From being a Prisoner of War in numerous work camps in North Carolina during the war to becoming a Lutheran Minister after the war in the Appalachian Mountains, Christolph's life unfolds from one profound experience to another. Christolph met Olivia O'Malley at the church where he was working as a janitor.They were married and in 1951, he and Olivia accepted the mission of ministering to the needs of the isolated and underprivileged mountain folks populating the hills along the Blue Ridge Parkway.
In 2006, Dan Turner, a free-lance TV journalist, was given a tip where he might find his next story which could develop into a documentary segment for television. The tip, from a long time friend, identified the elderly minister who aspired to be ordained before he dies. Much to Dan's surprise, he uncovers the tales of Christolph Hoffman and four other trained German Saboteurs. They were also inserted by submarine onto US soil during WW II and were now living normal lives in America. These reluctant saboteurs also became US citizens, had families, started businesses and became willing contributors to their adopted communities.
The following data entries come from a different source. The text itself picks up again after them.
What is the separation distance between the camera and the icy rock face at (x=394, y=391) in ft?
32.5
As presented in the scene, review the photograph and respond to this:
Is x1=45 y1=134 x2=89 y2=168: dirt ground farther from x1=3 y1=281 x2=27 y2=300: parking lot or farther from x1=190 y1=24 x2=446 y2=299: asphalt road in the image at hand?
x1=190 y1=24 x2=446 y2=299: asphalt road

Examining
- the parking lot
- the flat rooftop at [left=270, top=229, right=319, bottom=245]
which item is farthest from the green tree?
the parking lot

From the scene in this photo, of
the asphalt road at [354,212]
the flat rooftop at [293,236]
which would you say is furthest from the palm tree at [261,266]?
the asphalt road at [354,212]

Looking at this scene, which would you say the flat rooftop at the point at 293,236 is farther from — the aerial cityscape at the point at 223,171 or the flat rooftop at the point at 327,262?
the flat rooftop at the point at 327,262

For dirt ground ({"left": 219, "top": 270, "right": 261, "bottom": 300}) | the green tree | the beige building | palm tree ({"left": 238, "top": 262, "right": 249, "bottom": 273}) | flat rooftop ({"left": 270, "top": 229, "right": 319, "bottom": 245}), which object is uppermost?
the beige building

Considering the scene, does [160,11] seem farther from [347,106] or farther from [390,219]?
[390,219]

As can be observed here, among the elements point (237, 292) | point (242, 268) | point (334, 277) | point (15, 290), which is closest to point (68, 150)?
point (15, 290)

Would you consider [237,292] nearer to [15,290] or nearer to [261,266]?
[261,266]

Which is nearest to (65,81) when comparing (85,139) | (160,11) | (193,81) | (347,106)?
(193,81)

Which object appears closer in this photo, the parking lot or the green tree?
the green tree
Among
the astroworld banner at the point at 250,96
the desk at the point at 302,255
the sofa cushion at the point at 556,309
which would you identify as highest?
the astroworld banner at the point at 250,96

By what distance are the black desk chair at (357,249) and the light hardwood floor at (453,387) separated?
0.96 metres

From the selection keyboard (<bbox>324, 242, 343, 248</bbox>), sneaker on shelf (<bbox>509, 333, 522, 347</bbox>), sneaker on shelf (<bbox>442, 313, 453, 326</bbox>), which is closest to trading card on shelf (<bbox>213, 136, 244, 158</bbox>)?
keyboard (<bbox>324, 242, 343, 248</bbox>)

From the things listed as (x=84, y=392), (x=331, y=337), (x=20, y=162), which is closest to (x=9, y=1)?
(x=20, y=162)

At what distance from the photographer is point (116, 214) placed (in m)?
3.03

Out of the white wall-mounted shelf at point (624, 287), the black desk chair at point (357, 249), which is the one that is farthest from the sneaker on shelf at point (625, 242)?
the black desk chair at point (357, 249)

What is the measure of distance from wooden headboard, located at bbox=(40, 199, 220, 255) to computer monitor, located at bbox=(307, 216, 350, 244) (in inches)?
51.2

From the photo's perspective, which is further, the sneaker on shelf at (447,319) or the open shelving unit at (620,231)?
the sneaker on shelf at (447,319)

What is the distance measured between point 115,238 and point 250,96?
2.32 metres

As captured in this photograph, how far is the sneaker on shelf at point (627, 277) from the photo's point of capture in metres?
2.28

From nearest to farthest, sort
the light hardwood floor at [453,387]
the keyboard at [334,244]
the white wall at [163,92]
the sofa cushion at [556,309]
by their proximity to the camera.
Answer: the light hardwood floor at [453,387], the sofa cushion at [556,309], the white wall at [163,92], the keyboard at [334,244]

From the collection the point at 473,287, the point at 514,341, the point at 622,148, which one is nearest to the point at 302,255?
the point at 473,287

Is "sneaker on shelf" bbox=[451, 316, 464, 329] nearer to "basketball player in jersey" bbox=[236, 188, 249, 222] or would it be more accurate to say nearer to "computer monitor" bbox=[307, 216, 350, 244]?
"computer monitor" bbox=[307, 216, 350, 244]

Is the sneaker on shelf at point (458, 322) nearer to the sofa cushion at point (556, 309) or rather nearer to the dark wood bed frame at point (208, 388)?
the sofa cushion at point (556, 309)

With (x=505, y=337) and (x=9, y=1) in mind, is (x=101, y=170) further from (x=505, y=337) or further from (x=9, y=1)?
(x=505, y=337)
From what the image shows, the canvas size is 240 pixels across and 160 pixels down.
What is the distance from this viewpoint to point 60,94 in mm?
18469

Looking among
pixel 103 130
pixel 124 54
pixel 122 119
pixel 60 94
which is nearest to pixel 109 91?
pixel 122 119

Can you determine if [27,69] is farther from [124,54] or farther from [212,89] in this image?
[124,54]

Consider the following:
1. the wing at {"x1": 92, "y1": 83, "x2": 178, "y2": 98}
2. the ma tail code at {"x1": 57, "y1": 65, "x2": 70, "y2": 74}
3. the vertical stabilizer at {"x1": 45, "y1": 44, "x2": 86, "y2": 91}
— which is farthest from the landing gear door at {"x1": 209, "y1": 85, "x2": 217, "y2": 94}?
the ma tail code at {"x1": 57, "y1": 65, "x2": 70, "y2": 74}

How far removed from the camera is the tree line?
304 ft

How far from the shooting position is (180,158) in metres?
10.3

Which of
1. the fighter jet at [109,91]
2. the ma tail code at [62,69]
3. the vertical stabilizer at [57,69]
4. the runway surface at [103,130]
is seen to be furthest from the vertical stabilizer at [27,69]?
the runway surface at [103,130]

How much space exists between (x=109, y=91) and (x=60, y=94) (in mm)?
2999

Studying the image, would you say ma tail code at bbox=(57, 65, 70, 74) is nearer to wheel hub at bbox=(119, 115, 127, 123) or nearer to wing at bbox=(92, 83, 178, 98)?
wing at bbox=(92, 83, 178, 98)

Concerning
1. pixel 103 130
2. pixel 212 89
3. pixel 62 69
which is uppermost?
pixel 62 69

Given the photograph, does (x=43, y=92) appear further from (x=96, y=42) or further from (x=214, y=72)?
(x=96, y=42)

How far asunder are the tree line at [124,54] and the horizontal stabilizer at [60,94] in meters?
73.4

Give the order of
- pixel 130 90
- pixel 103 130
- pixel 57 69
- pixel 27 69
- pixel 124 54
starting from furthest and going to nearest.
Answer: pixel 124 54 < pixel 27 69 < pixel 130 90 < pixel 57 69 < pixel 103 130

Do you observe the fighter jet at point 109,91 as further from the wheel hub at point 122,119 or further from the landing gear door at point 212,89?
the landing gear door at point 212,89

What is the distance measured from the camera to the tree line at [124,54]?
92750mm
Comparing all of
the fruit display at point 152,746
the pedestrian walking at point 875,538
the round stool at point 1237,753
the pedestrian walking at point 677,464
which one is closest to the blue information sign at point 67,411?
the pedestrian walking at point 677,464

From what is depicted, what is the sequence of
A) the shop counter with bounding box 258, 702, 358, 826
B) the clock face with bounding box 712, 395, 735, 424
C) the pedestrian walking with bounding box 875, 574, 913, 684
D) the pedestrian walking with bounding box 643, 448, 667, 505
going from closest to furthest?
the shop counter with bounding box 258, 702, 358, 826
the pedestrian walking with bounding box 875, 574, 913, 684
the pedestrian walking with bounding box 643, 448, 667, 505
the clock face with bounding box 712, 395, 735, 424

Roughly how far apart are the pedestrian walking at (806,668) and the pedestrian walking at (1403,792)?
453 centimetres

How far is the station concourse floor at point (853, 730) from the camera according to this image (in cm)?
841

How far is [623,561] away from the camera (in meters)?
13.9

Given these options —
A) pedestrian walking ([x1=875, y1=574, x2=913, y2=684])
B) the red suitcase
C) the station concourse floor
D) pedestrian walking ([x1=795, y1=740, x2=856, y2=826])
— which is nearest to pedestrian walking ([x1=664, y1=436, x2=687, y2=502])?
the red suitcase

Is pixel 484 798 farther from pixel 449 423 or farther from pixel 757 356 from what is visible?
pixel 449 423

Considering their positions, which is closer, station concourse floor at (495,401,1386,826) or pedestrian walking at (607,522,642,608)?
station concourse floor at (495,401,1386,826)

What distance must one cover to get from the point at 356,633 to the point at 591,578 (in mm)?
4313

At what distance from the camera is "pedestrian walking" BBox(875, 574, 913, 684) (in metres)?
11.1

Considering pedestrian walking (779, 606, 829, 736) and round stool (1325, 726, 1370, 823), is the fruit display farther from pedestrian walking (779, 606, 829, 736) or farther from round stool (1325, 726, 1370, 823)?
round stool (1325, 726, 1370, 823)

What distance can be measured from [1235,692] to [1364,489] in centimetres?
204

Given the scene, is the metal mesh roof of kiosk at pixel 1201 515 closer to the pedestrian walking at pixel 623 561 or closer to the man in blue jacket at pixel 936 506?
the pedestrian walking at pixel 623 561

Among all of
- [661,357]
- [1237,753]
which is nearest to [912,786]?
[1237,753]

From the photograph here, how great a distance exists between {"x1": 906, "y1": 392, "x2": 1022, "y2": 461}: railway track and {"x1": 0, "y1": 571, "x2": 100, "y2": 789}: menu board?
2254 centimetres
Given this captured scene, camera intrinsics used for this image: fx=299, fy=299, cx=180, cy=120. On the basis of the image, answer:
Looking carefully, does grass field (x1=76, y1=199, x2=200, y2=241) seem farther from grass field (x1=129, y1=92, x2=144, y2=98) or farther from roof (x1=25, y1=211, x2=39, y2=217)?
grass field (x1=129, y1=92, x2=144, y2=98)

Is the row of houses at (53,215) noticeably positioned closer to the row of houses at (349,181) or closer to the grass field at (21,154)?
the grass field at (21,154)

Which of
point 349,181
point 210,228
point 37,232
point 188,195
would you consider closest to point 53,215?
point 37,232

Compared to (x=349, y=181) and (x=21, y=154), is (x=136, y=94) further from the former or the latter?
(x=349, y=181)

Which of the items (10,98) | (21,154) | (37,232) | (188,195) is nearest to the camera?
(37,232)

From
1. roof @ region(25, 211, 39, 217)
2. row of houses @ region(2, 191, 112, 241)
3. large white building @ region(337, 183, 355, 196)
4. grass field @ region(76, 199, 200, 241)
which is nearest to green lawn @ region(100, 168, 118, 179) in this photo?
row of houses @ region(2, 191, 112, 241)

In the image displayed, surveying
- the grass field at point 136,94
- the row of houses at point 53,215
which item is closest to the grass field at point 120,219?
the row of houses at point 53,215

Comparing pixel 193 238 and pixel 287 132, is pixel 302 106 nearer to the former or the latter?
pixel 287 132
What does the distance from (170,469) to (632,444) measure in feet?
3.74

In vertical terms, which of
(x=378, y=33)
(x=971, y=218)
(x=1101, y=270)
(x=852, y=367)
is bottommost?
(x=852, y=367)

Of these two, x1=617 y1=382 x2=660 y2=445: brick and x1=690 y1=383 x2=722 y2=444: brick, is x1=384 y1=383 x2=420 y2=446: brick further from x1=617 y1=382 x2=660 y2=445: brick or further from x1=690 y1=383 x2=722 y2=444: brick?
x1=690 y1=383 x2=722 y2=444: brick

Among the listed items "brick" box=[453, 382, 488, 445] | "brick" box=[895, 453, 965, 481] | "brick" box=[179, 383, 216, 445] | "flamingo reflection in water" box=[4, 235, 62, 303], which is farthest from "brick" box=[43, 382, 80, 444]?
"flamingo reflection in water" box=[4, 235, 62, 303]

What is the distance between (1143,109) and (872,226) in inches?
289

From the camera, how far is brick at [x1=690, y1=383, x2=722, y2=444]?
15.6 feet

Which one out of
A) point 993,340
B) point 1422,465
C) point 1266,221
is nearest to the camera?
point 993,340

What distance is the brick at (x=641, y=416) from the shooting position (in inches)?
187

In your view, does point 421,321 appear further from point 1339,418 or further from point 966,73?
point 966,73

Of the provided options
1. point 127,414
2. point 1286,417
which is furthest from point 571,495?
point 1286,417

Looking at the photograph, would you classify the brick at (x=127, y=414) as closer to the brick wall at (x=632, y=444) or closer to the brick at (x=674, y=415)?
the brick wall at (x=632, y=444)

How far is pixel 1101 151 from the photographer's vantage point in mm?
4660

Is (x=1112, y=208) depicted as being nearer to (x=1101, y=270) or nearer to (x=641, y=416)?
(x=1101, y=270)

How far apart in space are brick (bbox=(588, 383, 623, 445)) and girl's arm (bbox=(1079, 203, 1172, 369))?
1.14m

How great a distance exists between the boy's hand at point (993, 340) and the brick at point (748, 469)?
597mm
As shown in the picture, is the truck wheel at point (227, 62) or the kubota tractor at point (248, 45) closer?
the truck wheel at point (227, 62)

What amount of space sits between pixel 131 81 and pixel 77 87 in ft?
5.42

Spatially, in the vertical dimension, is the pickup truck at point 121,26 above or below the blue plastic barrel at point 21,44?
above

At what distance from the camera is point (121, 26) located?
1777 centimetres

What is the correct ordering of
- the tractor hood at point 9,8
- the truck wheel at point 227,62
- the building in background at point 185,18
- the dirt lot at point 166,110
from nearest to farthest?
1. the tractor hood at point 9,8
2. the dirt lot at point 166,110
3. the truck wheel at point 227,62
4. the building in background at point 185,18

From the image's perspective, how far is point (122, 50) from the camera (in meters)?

This story is a reflection of the little known fact that 371,683 German Prisoners of War were interned in the US during WW II. This tale reflects how their labor was used by farming communities to fill the loss of manpower brought on by the war effort . The State of North Carolina had seventeen such labor camps which harvested crops, harvested timber for lumbering companies, worked in industrial plants, and supported military bases. Reverend Hoffman was a POW in Hendersonville, NC and was allowed to remain in the area after the war.
His fond memories of the people and his desire to follow in his father's footsteps as a Lutheran Minister, drove his life choices. His good deeds made him a 'legend-in-his-own-time' in the mountains of western North Carolina.